- SELECTED PASSAGE
Tomahawk

As the foil was my concept I may be able to lay to rest some of the speculation regarding how it works.

The facets towards the aft side of the upper surface are designed to ventilate progessively from rear to front as speed builds. When fully non-ventilated the section is highly cambered and generates a lift coefficient of around 0.77 and this gives a very low lift off speed.

When fully ventilated (from the mid-chord aft facing step on the upper surface) the lift coefficient is 0.2. Between these two extremes there is a need for an intermediate condition so that, as the foil approaches the surface, sufficient speed has already been achieved to fully ventilate and no loss of lift occurs as the foil surfaces.

- DATASET CONTENT
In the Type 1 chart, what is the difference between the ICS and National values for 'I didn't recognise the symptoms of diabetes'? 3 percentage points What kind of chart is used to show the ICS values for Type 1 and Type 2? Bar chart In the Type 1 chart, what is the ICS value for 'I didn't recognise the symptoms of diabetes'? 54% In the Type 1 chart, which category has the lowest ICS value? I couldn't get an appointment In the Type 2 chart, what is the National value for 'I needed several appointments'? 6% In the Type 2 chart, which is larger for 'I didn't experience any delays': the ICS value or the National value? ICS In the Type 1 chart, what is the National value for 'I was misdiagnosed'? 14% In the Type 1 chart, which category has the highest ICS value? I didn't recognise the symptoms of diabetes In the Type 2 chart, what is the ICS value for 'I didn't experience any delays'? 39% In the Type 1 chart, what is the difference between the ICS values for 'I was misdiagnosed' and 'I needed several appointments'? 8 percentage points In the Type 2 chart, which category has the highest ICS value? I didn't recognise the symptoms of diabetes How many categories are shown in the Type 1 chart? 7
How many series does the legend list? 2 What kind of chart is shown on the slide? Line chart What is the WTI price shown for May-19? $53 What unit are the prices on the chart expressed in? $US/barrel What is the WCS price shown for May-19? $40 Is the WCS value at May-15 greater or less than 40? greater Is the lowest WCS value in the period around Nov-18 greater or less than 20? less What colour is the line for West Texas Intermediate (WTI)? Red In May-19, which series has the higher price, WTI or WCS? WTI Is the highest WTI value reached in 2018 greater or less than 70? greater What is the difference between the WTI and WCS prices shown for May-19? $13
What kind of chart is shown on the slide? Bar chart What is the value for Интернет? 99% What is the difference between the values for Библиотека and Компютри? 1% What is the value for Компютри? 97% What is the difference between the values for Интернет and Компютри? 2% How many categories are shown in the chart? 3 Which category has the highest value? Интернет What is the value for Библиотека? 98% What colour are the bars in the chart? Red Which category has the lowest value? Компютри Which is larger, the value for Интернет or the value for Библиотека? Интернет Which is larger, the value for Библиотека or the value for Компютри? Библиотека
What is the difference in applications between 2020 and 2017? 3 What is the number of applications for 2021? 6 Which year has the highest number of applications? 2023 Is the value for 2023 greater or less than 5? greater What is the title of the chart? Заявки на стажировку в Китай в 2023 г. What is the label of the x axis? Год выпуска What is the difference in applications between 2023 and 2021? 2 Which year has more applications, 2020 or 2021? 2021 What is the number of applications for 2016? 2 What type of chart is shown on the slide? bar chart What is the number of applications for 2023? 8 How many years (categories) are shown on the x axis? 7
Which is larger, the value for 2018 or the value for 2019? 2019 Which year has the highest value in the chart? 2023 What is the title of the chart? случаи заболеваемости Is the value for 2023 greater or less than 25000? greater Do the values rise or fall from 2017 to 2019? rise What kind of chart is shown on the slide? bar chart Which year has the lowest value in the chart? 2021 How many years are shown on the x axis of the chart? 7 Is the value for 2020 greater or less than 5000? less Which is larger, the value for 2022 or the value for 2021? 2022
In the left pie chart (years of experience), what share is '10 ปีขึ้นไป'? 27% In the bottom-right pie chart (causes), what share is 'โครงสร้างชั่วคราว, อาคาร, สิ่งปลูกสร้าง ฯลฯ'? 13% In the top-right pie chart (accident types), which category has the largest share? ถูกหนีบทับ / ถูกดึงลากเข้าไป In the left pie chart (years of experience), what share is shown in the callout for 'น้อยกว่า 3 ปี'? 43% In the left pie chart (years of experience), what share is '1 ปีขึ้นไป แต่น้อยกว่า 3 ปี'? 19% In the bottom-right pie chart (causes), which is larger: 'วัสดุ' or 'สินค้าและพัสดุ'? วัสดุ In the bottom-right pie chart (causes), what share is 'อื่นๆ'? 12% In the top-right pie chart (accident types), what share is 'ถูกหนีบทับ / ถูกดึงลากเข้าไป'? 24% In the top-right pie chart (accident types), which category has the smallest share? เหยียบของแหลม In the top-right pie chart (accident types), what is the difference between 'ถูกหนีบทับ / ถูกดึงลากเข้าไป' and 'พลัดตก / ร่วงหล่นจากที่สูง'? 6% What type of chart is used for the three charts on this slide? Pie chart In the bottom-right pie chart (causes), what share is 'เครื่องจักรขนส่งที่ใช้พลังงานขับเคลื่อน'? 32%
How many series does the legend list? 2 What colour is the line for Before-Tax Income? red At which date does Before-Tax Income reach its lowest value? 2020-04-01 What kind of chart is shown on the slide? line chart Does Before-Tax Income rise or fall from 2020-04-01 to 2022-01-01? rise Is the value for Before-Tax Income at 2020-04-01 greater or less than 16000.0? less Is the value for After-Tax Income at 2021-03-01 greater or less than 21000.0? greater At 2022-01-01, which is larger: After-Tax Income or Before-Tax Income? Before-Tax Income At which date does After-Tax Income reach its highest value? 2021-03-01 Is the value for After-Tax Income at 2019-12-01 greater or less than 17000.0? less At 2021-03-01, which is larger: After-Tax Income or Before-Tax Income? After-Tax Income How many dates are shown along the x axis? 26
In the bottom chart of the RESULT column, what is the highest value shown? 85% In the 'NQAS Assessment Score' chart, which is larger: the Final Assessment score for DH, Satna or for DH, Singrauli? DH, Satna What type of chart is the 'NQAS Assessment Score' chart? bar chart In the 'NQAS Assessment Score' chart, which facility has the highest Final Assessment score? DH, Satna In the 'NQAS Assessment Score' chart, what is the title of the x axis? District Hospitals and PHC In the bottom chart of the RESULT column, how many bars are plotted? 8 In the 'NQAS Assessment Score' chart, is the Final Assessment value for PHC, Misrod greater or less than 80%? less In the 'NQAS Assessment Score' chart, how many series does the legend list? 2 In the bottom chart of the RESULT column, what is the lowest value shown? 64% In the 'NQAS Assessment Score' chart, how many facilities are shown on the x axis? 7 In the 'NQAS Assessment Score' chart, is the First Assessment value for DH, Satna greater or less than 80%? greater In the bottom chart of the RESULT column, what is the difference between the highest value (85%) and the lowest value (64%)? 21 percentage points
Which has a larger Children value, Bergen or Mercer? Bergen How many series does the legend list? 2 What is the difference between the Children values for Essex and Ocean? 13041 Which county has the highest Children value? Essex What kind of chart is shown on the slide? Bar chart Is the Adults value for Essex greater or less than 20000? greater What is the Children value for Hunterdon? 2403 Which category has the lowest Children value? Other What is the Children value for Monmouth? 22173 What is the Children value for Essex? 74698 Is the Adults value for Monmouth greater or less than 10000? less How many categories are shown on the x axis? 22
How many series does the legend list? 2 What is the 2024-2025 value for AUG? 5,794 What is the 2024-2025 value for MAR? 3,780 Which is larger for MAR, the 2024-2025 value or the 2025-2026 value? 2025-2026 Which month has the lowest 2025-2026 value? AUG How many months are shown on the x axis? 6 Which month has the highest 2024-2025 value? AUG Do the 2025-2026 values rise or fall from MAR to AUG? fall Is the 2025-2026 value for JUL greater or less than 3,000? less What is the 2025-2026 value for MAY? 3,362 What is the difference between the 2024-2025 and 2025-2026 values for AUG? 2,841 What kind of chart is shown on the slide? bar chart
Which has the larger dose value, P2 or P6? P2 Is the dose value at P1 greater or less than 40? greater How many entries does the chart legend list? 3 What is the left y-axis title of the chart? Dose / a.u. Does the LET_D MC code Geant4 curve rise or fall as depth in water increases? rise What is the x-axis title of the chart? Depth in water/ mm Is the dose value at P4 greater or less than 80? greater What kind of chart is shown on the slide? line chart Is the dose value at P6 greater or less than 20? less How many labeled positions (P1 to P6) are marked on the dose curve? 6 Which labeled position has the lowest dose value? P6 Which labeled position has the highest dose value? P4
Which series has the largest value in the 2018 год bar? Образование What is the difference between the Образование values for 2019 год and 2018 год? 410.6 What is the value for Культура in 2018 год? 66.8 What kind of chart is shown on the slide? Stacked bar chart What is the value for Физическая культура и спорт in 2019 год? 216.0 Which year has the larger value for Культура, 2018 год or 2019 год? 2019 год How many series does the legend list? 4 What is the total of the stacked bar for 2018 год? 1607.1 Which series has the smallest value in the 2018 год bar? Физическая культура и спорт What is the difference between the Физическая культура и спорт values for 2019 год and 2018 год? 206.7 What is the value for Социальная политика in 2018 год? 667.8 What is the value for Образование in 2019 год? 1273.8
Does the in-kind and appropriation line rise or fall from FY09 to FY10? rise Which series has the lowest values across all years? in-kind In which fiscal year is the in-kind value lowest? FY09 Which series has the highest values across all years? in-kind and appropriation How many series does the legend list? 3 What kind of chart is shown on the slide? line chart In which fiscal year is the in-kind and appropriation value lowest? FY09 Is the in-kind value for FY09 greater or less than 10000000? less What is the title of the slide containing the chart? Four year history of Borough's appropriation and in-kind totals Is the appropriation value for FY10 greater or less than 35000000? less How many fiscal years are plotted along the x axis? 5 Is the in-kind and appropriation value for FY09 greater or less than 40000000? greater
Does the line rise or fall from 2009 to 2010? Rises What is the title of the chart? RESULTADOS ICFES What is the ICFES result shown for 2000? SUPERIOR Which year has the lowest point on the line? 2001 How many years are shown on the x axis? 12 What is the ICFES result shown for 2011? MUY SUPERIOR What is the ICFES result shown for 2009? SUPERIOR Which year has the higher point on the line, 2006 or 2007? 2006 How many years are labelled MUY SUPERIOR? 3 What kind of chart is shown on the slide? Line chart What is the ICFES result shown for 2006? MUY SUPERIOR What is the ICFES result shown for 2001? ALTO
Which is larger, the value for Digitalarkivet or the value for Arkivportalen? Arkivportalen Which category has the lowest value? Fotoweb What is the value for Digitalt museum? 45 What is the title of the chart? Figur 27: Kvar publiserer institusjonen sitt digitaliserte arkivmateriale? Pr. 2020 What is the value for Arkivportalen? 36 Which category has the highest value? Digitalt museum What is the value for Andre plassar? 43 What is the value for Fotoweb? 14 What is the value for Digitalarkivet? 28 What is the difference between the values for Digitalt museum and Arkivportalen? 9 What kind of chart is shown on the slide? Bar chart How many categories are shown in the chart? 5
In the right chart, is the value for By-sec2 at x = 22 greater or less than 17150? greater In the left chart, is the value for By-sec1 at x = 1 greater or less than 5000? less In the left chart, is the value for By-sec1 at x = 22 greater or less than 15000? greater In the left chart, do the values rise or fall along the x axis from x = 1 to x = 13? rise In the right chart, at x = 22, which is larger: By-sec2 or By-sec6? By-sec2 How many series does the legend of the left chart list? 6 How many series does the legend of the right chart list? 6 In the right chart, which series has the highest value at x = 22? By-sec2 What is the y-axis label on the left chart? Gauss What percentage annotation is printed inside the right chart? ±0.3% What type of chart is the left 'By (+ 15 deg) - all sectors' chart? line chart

- THE PROBLEM
Copy the part of the Tomahawk foil post between "The facets towards" and "the foil surfaces.", inclusive, word for word.

- EXERCISE RESPONSE
The facets towards the aft side of the upper surface are designed to ventilate progessively from rear to front as speed builds. When fully non-ventilated the section is highly cambered and generates a lift coefficient of around 0.77 and this gives a very low lift off speed.

When fully ventilated (from the mid-chord aft facing step on the upper surface) the lift coefficient is 0.2. Between these two extremes there is a need for an intermediate condition so that, as the foil approaches the surface, sufficient speed has already been achieved to fully ventilate and no loss of lift occurs as the foil surfaces.